▶ Study text
■ ■ ■ ■

What with Trump becoming more unwoke day by day, I thought it best to round up a few interesting articles from the internet that will hopefully keep us all as woke as possible, albeit in a halal way. I have chosen the most relevant quotes from these articles, as well as providing links in case you feel the need to read the article in full (as usual all are strongly recommended).

We begin with the veteran Guardian journalist Polly Toynbee who, in a recent interview with the Guardian, gave her bleak assessment of where Britain currently is and where it is potentially heading. Depressing but all true nonetheless. We then move on to Claire Armitstead who counters this depression with suggestions that all is perhaps not lost. Next up is an article from Aymann Ismail all about the #MosqueMeToo movement. Whilst the overall article is a difficult read due to the subject matter, it does begin with an opening paragraph that I found rather uplifting. I also found a short YouTube clip from BBC News on the same subject.

Following this we have Steven Pinker on media distortion, Fareed Zakaria on the pessimism of the Middle East (along with an accompanying YouTube clip), and we end on attempts by Saudi Arabia to stimulate their economy by trying to reverse the trend of Saudis splurging their cash in neighbouring Dubai and Bahrain. Enjoy!

‘These Are The Darkest Days I Have Known’

Polly Toynbee, 24 Feb 2018, theguardian.com

There has never been an austerity like this in my life-time. If Thatcher’s 1980’s cuts seemed savage, I would never have guessed a future Tory party would go so much further than she dared, in shrinking the state, crushing local government, squeezing the NHS as never before, leaving schools bereft. As for the shock Brexit vote, it has split the country in half in ways it may take decades to repair, if ever, as it sends Britain into a downward spiral. These are the darkest days I have known – plenty to write about, but very hard to think of optimistic themes.

In An Age Of Anger And Cynicism, Let Me Make The Case For Worthiness

Claire Armitstead, 24 Feb 2018, theguardian.com

Consider the work that is currently going on in churches, mosques and synagogues to plug the chaotically widening gap between the haves and have-nots – here, now, in one of the richest countries in the world, in this age of austerity. I live close to the Finsbury Park mosque, where, in a spontaneous reaction to last year’s van attack, trestle tables were set up along the street for a communal feast to which everyone, regardless of colour or creed, was invited. Furniture and catering were no problem because feeding people is part of what members of the mosque – worthily – see as their mission. My local church hosts a weekly drop-in session for migrants that draws hungry people from across London and beyond, to eat food donated by local shops and cooked by local volunteers before sitting down to free help and advice from rows of (largely retired) lawyers, counsellors and health experts.

■ ■ ■ ■

▶ Dataset excerpt
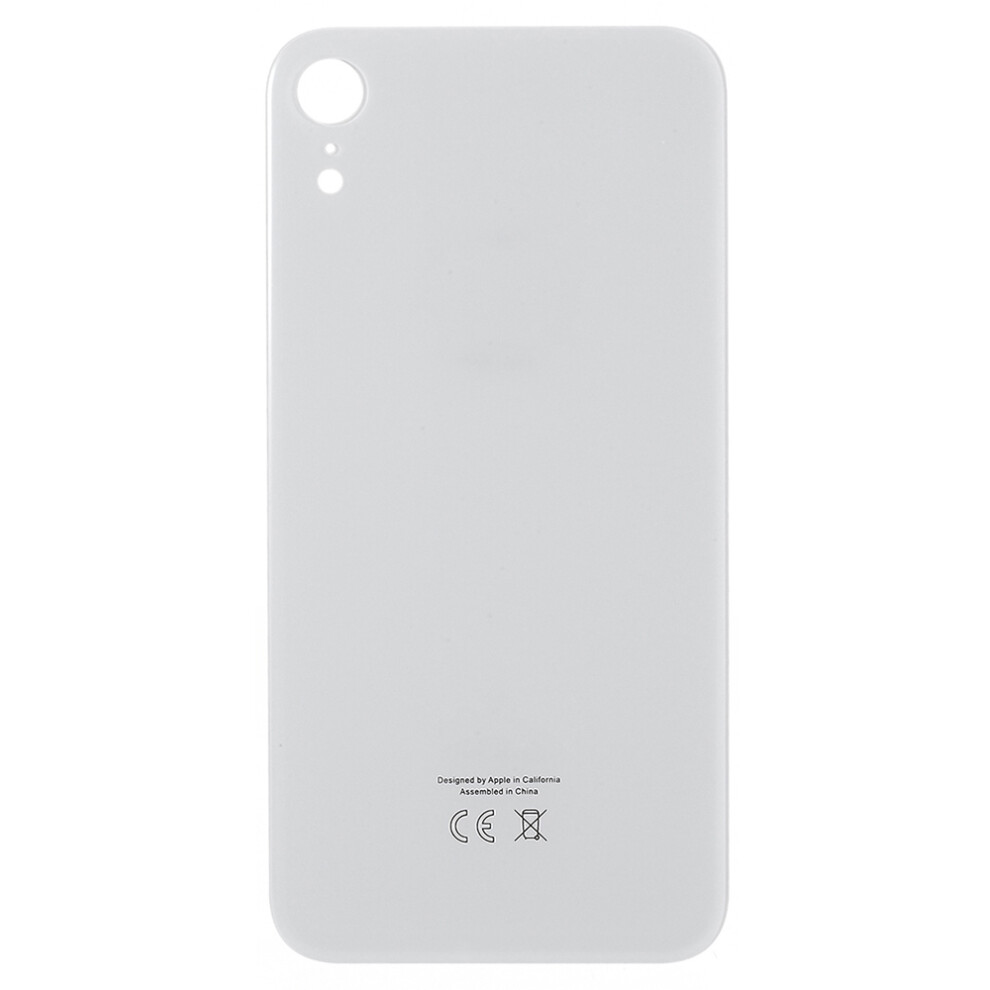 (White) For Iphone Xr Back Battery Housing Cover Replacement Part (Eu Version) (Big Hole) White 6914275400424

■ ■ ■ ■

▶ To do
[1] In the roundup, rewrite the paragraph beginning "Consider the work that is currently going on" as a shorter bulleted list that keeps its main facts.
[2] Output word for word the part of the roundup that opens with the words containing "We begin with" and closes with "the same subject.".
The data above come from a separate source and are not part of the roundup.

▶ Solved problems
[1]
- Churches, mosques and synagogues are working to close the widening gap between haves and have-nots in one of the world's richest countries, in an age of austerity.
- Near the Finsbury Park mosque, trestle tables were set up along the street after last year's van attack for a communal feast open to everyone, regardless of colour or creed.
- Furniture and catering posed no problem because members of the mosque see feeding people as part of their mission.
- A local church runs a weekly drop-in session for migrants from across London and beyond. Volunteers cook food donated by local shops, and rows of largely retired lawyers, counsellors and health experts give free help and advice.

[2]
We begin with the veteran Guardian journalist Polly Toynbee who, in a recent interview with the Guardian, gave her bleak assessment of where Britain currently is and where it is potentially heading. Depressing but all true nonetheless. We then move on to Claire Armitstead who counters this depression with suggestions that all is perhaps not lost. Next up is an article from Aymann Ismail all about the #MosqueMeToo movement. Whilst the overall article is a difficult read due to the subject matter, it does begin with an opening paragraph that I found rather uplifting. I also found a short YouTube clip from BBC News on the same subject.